İnsanların ne kadar uzun yaşayabileceği ve uzun ve sağlıklı bir yaşamı neyin belirlediği, bildiğimiz kadarıyla uzun zamandır ilgi çekiyor. Ancak olağanüstü uzun yaşamın ardındaki sırları anlama arayışı kolay değil. Bunun için genetik yatkınlık ve yaşam tarzı faktörlerinin karmaşık etkileşimini analiz edebilmek gerekiyor.
90 ve 100 yaşını aşan kişilerin oluşturduğu gruplar nasıl daha uzun yaşayacağımızı ve nasıl daha sağlıklı yaşlanacağımızı anlamamıza yardımcı olabilecekleri için uzun zamandır bilim insanlarının yoğun ilgisini çekiyor.
Bugüne dek asırlıklarla ilgili yürütülen çalışmalar genellikle küçük ölçekli oldu ve bakım evlerinde yaşayan asırlıkların hariç tutulması gibi seçilmiş bir gruba odaklandı.
Yeni yapılan bir araştırma, 90 yaşını geçen insanlarda kolesterol ve glikoz seviyeleri de dahil olmak üzere bazı ortak biyobelirteçleri ortaya çıkardı.
Kapsamlı analiz
Yeni yapılan çalışma, bugüne kadar olağanüstü uzun ömürlü insanlar ve daha kısa ömürlü akranları arasında yaşam boyunca ölçülen biyobelirteç profillerini karşılaştıran en büyük çalışma.
Çalışmada 100 yaşından sonra yaşamaya devam eden kişiler ile daha kısa ömürlü akranlarının biyobelirteç profillerini karşılaştırıldı ve bu profiller ile asırlık olma şansı arasındaki bağlantı araştırıldı. 64-99 yaşlarında sağlık değerlendirmesinden geçen 44.000 İsveçlinin verilerini kapsayan araştırmada, bu katılımcılar daha sonra İsveç kayıt verileri üzerinden 35 yıla kadar takip edildi. Bu kişilerden 1.224'ü (%2,7'si) 100 yaşına kadar yaşadı. Asırlıkların büyük çoğunluğunun (%85) kadın olması dikkat çekti.

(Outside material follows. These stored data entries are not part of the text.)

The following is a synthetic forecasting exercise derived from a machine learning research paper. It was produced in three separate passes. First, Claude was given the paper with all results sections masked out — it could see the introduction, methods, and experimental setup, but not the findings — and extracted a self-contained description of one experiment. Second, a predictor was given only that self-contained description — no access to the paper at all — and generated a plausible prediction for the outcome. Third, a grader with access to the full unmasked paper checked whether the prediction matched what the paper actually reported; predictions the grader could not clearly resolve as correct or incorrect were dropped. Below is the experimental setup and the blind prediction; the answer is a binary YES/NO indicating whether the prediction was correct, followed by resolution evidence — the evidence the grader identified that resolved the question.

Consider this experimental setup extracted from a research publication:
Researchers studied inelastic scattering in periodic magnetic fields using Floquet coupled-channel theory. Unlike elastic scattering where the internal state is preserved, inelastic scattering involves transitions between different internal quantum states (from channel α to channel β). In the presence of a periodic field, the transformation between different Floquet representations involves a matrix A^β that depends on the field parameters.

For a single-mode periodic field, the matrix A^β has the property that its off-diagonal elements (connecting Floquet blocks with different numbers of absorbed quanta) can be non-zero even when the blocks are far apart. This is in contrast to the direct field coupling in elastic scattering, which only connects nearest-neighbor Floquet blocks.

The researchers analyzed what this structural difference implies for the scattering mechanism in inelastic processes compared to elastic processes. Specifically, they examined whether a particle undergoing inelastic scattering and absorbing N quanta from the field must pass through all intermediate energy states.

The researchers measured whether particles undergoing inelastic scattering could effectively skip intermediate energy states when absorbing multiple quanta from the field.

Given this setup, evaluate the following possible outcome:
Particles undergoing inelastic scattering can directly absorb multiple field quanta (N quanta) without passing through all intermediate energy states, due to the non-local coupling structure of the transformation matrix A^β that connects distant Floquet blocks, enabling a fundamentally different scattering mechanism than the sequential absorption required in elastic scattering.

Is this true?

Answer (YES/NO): YES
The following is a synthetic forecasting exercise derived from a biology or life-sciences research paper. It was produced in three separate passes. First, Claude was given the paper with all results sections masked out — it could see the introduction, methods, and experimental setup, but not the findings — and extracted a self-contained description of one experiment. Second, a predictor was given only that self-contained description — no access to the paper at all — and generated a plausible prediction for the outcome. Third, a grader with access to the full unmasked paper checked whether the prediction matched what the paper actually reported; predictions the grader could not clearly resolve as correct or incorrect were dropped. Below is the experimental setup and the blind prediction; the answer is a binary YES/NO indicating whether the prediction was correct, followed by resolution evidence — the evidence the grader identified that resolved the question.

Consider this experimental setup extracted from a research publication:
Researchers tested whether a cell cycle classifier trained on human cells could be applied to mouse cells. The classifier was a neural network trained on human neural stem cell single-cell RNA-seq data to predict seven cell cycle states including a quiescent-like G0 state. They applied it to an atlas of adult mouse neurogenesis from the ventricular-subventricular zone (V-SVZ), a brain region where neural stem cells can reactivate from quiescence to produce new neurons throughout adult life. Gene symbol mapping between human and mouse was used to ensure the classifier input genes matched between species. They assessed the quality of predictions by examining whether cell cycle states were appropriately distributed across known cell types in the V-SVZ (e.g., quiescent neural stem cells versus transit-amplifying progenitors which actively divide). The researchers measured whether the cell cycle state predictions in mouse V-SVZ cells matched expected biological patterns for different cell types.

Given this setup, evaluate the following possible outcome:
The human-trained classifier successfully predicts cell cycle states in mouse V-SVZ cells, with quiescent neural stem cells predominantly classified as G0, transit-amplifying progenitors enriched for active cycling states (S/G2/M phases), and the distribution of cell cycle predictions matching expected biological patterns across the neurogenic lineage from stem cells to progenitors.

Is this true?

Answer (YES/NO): NO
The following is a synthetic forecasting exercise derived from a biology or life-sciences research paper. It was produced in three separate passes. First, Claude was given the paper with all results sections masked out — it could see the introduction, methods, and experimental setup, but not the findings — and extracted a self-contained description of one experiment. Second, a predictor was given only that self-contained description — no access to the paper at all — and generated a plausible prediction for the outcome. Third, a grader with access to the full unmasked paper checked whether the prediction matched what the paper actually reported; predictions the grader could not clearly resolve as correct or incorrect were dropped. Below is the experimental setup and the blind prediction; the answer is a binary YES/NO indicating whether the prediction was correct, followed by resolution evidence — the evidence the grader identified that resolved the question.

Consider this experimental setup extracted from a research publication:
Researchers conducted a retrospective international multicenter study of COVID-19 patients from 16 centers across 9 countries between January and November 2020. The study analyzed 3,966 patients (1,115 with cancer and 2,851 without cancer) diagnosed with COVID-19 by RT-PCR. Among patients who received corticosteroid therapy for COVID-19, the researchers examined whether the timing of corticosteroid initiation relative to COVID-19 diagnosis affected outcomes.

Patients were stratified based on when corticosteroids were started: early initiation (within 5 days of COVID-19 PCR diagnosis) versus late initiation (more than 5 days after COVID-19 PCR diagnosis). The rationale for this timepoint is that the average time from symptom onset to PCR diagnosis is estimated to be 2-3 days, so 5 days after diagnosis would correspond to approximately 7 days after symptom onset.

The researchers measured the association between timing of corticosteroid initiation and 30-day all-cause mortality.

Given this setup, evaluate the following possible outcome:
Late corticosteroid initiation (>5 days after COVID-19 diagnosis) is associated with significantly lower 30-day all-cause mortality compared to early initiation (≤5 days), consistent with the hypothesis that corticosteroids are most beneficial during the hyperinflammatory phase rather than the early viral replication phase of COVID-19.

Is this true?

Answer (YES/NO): NO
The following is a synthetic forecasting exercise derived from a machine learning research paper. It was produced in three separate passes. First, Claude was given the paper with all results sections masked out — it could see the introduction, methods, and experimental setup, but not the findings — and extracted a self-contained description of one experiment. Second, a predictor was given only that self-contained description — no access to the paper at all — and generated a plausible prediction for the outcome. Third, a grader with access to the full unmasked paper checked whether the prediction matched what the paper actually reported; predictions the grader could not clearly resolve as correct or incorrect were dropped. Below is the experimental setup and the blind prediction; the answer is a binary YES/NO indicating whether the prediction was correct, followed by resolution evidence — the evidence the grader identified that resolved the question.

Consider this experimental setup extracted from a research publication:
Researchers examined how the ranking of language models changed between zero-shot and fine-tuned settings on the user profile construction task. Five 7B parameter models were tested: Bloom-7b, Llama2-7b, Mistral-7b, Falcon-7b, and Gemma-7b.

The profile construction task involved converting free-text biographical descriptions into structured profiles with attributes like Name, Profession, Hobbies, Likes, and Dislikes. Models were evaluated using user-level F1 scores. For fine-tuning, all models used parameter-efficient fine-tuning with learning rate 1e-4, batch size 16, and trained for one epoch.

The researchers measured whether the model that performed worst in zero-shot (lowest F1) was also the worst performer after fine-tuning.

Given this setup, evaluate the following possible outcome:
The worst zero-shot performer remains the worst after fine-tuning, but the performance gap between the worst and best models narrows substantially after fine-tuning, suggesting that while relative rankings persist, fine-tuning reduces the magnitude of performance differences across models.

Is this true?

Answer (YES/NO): NO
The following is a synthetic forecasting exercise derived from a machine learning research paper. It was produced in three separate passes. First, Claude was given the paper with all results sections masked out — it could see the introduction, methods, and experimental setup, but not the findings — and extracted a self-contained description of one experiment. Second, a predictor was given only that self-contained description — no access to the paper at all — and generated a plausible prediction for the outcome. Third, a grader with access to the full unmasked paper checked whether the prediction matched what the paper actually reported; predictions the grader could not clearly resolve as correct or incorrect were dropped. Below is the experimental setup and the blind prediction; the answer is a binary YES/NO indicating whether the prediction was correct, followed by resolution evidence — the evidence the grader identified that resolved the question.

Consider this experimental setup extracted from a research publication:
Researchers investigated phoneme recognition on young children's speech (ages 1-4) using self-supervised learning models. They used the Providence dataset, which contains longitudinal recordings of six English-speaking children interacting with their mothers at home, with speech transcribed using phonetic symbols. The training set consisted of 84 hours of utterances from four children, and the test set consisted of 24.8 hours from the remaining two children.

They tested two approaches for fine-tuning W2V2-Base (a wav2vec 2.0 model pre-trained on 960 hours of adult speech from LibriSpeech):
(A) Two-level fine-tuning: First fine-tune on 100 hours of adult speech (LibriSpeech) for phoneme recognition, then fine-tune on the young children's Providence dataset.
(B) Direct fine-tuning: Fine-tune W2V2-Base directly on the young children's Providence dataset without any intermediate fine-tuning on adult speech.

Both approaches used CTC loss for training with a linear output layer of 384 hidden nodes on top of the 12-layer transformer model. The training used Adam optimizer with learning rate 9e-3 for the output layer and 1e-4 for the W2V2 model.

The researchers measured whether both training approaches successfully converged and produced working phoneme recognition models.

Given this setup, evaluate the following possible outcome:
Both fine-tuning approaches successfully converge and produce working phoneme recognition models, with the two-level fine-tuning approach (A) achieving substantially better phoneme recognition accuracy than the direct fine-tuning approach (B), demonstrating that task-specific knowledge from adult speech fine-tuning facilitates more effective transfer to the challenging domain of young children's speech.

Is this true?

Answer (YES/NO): NO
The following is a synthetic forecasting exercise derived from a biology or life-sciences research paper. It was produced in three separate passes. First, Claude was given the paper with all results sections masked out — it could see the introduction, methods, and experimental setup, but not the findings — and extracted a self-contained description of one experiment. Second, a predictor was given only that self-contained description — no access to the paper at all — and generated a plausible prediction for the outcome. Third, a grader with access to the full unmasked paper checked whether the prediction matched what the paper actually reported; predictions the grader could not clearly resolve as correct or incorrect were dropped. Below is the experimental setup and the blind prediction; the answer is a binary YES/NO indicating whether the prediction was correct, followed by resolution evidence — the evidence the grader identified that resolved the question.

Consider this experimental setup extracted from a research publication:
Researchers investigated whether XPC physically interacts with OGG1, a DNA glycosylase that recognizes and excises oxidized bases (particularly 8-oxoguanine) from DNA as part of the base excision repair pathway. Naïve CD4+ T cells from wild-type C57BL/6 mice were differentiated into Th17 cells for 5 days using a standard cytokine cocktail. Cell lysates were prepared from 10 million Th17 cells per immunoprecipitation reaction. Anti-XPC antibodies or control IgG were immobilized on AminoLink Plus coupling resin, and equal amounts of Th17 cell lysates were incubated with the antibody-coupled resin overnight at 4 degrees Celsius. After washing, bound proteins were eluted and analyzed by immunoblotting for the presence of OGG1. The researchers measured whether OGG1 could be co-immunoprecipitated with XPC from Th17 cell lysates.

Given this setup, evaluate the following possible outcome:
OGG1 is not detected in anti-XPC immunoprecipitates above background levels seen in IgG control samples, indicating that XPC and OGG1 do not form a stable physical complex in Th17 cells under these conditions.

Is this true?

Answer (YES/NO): NO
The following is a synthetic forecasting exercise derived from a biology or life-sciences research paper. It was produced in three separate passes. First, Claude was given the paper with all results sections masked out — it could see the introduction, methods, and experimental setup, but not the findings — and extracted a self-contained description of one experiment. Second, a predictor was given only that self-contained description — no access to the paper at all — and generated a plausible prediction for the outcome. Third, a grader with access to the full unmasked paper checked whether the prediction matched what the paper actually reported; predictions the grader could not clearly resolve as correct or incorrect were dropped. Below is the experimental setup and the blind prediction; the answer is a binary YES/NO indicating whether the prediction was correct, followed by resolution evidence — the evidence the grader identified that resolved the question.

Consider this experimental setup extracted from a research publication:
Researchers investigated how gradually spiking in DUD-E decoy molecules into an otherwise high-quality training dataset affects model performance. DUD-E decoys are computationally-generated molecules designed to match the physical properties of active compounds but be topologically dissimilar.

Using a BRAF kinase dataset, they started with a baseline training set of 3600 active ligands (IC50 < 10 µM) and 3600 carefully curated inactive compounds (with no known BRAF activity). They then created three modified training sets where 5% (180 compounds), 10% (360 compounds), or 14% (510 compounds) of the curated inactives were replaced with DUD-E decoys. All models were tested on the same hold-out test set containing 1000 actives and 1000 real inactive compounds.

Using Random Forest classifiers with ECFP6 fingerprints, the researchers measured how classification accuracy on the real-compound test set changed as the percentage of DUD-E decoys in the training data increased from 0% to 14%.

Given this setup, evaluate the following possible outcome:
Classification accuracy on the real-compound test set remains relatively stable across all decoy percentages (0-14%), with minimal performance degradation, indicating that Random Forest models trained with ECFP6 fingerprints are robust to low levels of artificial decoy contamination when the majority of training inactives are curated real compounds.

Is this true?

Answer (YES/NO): YES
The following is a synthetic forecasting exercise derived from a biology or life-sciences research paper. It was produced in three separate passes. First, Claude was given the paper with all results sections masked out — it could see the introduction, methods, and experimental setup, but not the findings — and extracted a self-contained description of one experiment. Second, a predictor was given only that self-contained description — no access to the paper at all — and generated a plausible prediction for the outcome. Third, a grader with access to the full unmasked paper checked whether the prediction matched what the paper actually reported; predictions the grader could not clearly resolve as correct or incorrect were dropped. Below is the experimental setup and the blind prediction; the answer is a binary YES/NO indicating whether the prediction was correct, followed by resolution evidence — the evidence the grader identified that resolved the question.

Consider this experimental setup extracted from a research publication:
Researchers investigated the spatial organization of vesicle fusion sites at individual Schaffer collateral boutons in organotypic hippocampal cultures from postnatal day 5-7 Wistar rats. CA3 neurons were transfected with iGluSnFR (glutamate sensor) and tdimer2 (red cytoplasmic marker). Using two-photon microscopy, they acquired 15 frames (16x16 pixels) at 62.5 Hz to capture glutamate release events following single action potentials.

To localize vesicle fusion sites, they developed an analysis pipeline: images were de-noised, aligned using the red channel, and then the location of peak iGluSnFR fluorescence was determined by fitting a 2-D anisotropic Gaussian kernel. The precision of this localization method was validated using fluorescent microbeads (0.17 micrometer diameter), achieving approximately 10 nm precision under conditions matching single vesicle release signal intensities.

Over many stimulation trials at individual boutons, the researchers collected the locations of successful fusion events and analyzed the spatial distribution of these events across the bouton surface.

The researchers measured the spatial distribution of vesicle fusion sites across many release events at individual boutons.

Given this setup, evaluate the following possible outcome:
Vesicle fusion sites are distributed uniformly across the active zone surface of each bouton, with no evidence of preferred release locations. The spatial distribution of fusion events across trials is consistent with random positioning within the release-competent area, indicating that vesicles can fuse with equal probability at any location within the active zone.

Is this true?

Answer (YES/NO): NO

Enflamasyon, metabolizma, karaciğer ve böbrek fonksiyonlarının yanı sıra potansiyel yetersiz beslenme ve anemi ile ilgili on iki kan bazlı biyobelirteç çalışma kapsamında takip edildi. Bunların hepsi daha önceki çalışmalarda yaşlanma veya ölümle ilişkilendirilmişti.
Dikkat çekici bulgular
Genel olarak, yüzüncü yaş gününe ulaşanların altmışlı yaşlarından itibaren daha düşük glikoz, kreatinin ve ürik asit seviyelerine sahip olma eğiliminde oldukları belirlendi.
Ortanca değerler çoğu biyobelirteç için asırlıklarla asırlık olmayanlar arasında önemli ölçüde farklılık göstermese de, asırlıkların nadiren aşırı yüksek veya düşük değerlere sahip olduğu görüldü.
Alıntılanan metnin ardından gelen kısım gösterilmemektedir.